Recommendation: The task force recommends not counting sales tax as a community benefit because in some (but not all states) it is paid by both for-profits and not-for-profits. This does not necessarily differentiate a not-for-profit from a for-profit organization. Conversely, given this reasoning, we also do not recommend including the amount paid in sales tax in the calculation of how much taxation the organization would have to pay if it lost exempt status — that is, unless in your state for-profit hospitals pay sales tax while tax-exempt hospitals do not.
Sales tax paid could be included in a statement about the economic impact of the organization.
Topic: Uncompensated Care Pools
Question: We are confused as to where we should report our bad debt and charity care receipts from the state. Should the receipts be reported as traditional charity care under 'revenue received' to support charity or under Unpaid Costs of Medicaid and Other Public Programs as 'reimbursement and other support'?

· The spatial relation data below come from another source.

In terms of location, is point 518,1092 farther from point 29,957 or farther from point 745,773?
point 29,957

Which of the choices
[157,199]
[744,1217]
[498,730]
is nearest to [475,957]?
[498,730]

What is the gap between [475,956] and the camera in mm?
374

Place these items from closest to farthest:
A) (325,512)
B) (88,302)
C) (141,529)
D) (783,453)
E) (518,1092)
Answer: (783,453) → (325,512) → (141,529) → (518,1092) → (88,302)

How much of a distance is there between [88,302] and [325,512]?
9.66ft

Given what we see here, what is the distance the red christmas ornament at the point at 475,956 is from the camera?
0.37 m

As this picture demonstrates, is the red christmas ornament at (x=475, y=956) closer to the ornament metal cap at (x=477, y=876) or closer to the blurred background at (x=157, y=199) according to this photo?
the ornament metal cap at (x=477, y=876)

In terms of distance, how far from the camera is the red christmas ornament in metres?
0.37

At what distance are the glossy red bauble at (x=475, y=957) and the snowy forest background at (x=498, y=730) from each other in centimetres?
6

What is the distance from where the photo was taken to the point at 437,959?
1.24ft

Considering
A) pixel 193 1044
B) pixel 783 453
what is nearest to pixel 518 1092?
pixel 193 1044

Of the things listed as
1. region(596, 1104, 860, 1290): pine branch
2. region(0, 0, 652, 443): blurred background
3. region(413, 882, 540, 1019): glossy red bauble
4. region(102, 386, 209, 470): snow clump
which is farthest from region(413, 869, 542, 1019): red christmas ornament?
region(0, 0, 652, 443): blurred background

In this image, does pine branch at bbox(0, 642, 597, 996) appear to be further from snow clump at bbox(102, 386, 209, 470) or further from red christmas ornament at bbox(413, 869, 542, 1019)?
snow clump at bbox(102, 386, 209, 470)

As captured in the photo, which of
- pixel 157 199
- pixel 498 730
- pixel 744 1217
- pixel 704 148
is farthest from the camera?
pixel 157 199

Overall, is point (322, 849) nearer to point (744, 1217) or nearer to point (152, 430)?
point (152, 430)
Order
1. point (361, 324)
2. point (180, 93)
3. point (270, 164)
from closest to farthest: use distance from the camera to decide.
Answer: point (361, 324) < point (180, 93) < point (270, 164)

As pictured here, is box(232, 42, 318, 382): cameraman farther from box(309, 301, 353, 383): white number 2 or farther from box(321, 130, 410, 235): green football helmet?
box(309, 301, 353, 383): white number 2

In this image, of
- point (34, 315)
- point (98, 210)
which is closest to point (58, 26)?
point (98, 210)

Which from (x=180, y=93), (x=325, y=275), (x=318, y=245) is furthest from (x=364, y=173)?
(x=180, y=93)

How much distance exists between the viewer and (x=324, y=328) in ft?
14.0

Recommendation: The amounts you receive from an uncompensated care pool often are a mix of dollars provided by hospital contributions to the pool and also Medicaid Disproportionate Share Hospital funds. CHA's guidance is to assign the contributions to these pools and the receipts from the pools based on the intent of the legislature that set up the program. If the policy intent was to help hospitals defray the cost of charity care, then the cost of the pool payments and the offsetting revenue should go there. If the intent of the pool was to offset Medicaid losses, then amounts are counted as part of that community benefit. If the policy intent is unclear or "split" between these two purposes, then the revenue can be split between charity care and Medicaid — using the losses as the basis for the allocation. So, if charity care cost is $10 million and the Medicaid losses (before this revenue) are another $10 million, then the pool contributions and receipts get allocated 50/50.